>> START Extracted text
The way the new rendering pipeline works like this:

One creates a RenderNode with a specific shader program, and assigns it a GraphNode
Instancing a JTA asset creates a DrawableIR object associated to the instance, which creates IR bindings and can be used to generate the shader-specific IR needed to draw the asset and prune redundant gl calls by being context aware. Signals are used to keep these up to date, as well as to determine if a property is dynamic or static.
JTA instances are added into the graph as normal. The RenderNode's render function will be regenerated whenever there is a significant change, such as a new object being added, or a property switching from static to dynamic.
GraphNodes can be forced to be all static, by calling their "freeze" method. This will greatly speed up the rendering performance, but the node will never be usable as a dynamic node again.

There is also now room for the idea of instancing something as fully static right away, bypassing the GraphNode constructor completely.

For drawables that do not yet implement the __ir object, the old rendering pathway is called at the end, but objects in the new rendering pathway are omitted from sorting. It might be desired to force objects into the old pathway anyway, so that instancing them does not trigger a recompile event.

related areas for improvement

These should probably be forked out into other issues, but are worth mentioning here for now:

Shader program context switching can be made a ton faster by assuming that an asset attach is created with a specific shader in mind, and only has those bindings. This would allow us to remove a ton of extra work when the shader program needs to be regenerated. The whole connecting uniforms and enabling / disabling of attributes could also be sped up via code generation

It is possible that the compositing graph could also be similarly improved, since its behavior is pretty static once established.

fuzzy bits

[x] ~how and where does object picking fit into this? #192 covers some concerns as to what should change in the picking system.~ #237 resolves this.

~Code generation should also be used here. With static draw functions being generated per RenderNode (and thus per shader) now, this should be pretty trivial to implement.~

[x] how do particle systems work in this new scheme?

It looks like particles will work more or less fine as is. The new draw functions as implemented also allow for legacy drawing, at least until everything is ported over.

[x] transparency and z sorting

I'm at a loss of a way to both be able to do z-sorting and gain the benefit of redundant call pruning. But, if that existed, then this codegen branch would probably be irrelevant.

Lacking an obvious ideal way, forcing all alpha blended objects to be rendered via the legacy path is probably an ok short term solution.
>> END Extracted text
>> START Listed entries
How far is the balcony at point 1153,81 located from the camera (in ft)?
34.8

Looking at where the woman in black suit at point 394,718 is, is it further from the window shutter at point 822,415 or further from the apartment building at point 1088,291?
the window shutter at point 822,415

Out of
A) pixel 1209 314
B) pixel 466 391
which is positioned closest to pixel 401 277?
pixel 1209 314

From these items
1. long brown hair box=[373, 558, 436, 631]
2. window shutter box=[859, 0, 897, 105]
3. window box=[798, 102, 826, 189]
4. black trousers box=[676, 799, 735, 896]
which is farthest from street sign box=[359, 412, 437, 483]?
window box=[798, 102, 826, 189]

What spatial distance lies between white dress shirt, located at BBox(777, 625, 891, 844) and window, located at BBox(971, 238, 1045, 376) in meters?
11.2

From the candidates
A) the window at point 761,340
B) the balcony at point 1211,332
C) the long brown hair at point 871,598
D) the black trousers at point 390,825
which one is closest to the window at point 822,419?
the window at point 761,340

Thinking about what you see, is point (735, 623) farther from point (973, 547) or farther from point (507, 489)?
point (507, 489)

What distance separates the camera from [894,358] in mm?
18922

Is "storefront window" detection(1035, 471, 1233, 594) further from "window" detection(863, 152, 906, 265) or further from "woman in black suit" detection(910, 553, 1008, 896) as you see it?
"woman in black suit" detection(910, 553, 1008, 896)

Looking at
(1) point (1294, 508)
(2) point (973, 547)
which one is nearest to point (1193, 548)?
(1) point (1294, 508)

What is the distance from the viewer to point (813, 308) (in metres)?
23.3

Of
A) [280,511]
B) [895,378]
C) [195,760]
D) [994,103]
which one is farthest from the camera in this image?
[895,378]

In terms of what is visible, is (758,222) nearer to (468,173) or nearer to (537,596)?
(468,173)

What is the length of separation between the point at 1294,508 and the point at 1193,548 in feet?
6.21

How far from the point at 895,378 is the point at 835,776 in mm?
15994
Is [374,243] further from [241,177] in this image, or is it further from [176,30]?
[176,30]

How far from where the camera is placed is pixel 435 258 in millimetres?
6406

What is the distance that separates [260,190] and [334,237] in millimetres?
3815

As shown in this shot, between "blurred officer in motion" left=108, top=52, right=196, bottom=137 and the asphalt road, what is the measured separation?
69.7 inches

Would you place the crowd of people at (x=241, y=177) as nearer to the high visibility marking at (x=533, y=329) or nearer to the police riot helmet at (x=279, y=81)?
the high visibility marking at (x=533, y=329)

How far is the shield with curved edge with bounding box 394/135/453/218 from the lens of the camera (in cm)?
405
>> END Listed entries
## [Things to do]
A) Write out the passage of the rendering pipeline notes between "For drawables that" and "a recompile event.", inclusive, without any changes.
B) Repeat the lines of the listing between the line holding "Is [374,243] further" and the end of the listing, inclusive, exactly as they stand.

## [Per-task outputs]
A)
For drawables that do not yet implement the __ir object, the old rendering pathway is called at the end, but objects in the new rendering pathway are omitted from sorting. It might be desired to force objects into the old pathway anyway, so that instancing them does not trigger a recompile event.

B)
Is [374,243] further from [241,177] in this image, or is it further from [176,30]?
[176,30]

How far from where the camera is placed is pixel 435 258 in millimetres?
6406

What is the distance that separates [260,190] and [334,237] in millimetres?
3815

As shown in this shot, between "blurred officer in motion" left=108, top=52, right=196, bottom=137 and the asphalt road, what is the measured separation?
69.7 inches

Would you place the crowd of people at (x=241, y=177) as nearer to the high visibility marking at (x=533, y=329) or nearer to the police riot helmet at (x=279, y=81)?
the high visibility marking at (x=533, y=329)

How far is the shield with curved edge with bounding box 394/135/453/218 from the lens of the camera (in cm)?
405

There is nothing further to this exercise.